Em São Paulo, Moraes também negou que tenha sido informado previamente sobre a Omertà. O ministro alegou que fez comentários genéricos sobre o assunto e disse que suas declarações foram tiradas de contexto pela imprensa. Moraes falou também que soube da prisão de Palocci nas primeiras horas da manhã de ontem.

Em Brasília, parlamentares petistas protocolaram requerimento à Comissão de Constituição e Justiça da Câmara pedindo a convocação do ministro para explicar as declarações. O líder da oposição no Senado, Lindbergh Farias (PT-RJ), e outros senadores encaminharam à Procuradoria-Geral da República representação pedindo que seja apurada a declaração.

— É um escândalo o que aconteceu. Um absurdo.

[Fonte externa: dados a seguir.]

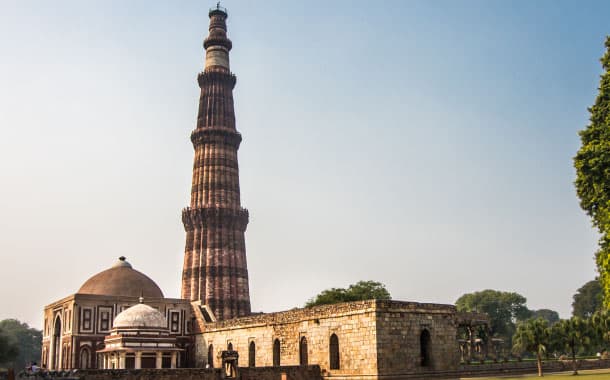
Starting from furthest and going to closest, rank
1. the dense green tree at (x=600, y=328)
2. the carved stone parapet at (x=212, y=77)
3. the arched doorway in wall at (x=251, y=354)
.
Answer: the carved stone parapet at (x=212, y=77)
the dense green tree at (x=600, y=328)
the arched doorway in wall at (x=251, y=354)

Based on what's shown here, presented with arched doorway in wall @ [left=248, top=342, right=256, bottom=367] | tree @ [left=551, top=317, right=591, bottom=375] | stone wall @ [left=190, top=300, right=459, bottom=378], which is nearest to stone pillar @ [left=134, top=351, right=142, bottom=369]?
arched doorway in wall @ [left=248, top=342, right=256, bottom=367]

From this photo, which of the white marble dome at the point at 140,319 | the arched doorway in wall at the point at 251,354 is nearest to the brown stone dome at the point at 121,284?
the white marble dome at the point at 140,319

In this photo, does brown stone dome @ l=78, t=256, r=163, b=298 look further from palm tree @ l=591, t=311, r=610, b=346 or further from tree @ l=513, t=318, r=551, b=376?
palm tree @ l=591, t=311, r=610, b=346

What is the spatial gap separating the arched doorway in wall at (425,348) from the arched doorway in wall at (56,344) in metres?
26.8

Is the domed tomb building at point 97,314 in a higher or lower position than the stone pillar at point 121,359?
higher

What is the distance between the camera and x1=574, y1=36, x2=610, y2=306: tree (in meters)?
21.2

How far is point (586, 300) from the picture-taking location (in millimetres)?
92938

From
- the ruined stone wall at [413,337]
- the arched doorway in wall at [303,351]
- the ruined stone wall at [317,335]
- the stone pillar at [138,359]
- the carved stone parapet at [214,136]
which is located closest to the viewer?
the ruined stone wall at [413,337]

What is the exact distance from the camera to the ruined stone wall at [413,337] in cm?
2423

Quem fez o pedido de prisão, desta vez, foi a Polícia Federal, e parece que o ministro sabia antes. Depois, veio com uma desculpa que subestima a inteligência das pessoas, que não tem nada a ver — disse Lindbergh.

Além de acionar o MP, os senadores petistas também encaminharão ao Conselho de Ética da Presidência da República representação baseada na Lei 8.429, denúncia de violação ao Código de Ética do Servidor Público e à Lei 8.112, por ferir norma sobre o sigilo funcional.

— Queremos apuração dos fatos e a suspensão do exercício de função de ministro, com base no artigo 319 do Código de Processo Penal. Ele não tem como continuar no cargo — disse a senadora Gleisi Hoffmann (PT-PR).

Em São Paulo, o ministro disse que teve sua conversa truncada, após afirmar que mais operações da Lava-Jato ocorreriam. Moraes afirmou que fica sabendo das ações da PF no dia em que elas acontecem, “entre 6h e 6h30m”:

— Não foi palpite. Foi uma afirmação. Ocorre que o jornalista truncou uma conversa de quase 20 minutos que tive com os movimentos e criou uma conversa que foi muito maior.